══ Provided information ══

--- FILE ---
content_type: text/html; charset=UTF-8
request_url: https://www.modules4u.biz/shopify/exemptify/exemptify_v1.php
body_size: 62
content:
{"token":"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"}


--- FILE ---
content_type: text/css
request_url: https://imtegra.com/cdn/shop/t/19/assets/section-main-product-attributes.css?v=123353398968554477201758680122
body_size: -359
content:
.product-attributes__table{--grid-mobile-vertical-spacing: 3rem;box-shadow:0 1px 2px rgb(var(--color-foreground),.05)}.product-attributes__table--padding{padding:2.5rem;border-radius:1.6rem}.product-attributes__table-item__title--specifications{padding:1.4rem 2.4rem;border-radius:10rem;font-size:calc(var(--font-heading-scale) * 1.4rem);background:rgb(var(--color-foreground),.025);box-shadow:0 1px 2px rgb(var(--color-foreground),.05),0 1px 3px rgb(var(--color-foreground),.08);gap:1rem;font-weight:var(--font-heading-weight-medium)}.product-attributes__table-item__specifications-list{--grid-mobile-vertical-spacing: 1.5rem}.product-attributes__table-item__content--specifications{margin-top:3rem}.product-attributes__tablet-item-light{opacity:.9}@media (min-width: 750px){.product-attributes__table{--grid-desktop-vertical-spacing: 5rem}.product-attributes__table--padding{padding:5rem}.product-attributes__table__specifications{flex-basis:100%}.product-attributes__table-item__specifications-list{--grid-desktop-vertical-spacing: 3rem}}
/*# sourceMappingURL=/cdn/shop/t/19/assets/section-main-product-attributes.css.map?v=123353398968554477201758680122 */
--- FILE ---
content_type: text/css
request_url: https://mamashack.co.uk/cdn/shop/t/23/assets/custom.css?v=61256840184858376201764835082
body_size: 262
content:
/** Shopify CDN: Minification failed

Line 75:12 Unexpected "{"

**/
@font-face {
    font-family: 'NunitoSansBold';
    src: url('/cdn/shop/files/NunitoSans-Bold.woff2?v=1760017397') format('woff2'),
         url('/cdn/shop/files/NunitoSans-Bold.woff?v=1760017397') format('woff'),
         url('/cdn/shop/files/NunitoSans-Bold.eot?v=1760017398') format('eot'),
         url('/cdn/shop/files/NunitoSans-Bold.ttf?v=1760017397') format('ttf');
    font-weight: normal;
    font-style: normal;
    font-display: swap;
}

═══

### Try it
Take the entries above and set them all down again exactly as they read.

### Answer to the exercise
--- FILE ---
content_type: text/html; charset=UTF-8
request_url: https://www.modules4u.biz/shopify/exemptify/exemptify_v1.php
body_size: 62
content:
{"token":"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"}


--- FILE ---
content_type: text/css
request_url: https://imtegra.com/cdn/shop/t/19/assets/section-main-product-attributes.css?v=123353398968554477201758680122
body_size: -359
content:
.product-attributes__table{--grid-mobile-vertical-spacing: 3rem;box-shadow:0 1px 2px rgb(var(--color-foreground),.05)}.product-attributes__table--padding{padding:2.5rem;border-radius:1.6rem}.product-attributes__table-item__title--specifications{padding:1.4rem 2.4rem;border-radius:10rem;font-size:calc(var(--font-heading-scale) * 1.4rem);background:rgb(var(--color-foreground),.025);box-shadow:0 1px 2px rgb(var(--color-foreground),.05),0 1px 3px rgb(var(--color-foreground),.08);gap:1rem;font-weight:var(--font-heading-weight-medium)}.product-attributes__table-item__specifications-list{--grid-mobile-vertical-spacing: 1.5rem}.product-attributes__table-item__content--specifications{margin-top:3rem}.product-attributes__tablet-item-light{opacity:.9}@media (min-width: 750px){.product-attributes__table{--grid-desktop-vertical-spacing: 5rem}.product-attributes__table--padding{padding:5rem}.product-attributes__table__specifications{flex-basis:100%}.product-attributes__table-item__specifications-list{--grid-desktop-vertical-spacing: 3rem}}
/*# sourceMappingURL=/cdn/shop/t/19/assets/section-main-product-attributes.css.map?v=123353398968554477201758680122 */
--- FILE ---
content_type: text/css
request_url: https://mamashack.co.uk/cdn/shop/t/23/assets/custom.css?v=61256840184858376201764835082
body_size: 262
content:
/** Shopify CDN: Minification failed

Line 75:12 Unexpected "{"

**/
@font-face {
    font-family: 'NunitoSansBold';
    src: url('/cdn/shop/files/NunitoSans-Bold.woff2?v=1760017397') format('woff2'),
         url('/cdn/shop/files/NunitoSans-Bold.woff?v=1760017397') format('woff'),
         url('/cdn/shop/files/NunitoSans-Bold.eot?v=1760017398') format('eot'),
         url('/cdn/shop/files/NunitoSans-Bold.ttf?v=1760017397') format('ttf');
    font-weight: normal;
    font-style: normal;
    font-display: swap;
}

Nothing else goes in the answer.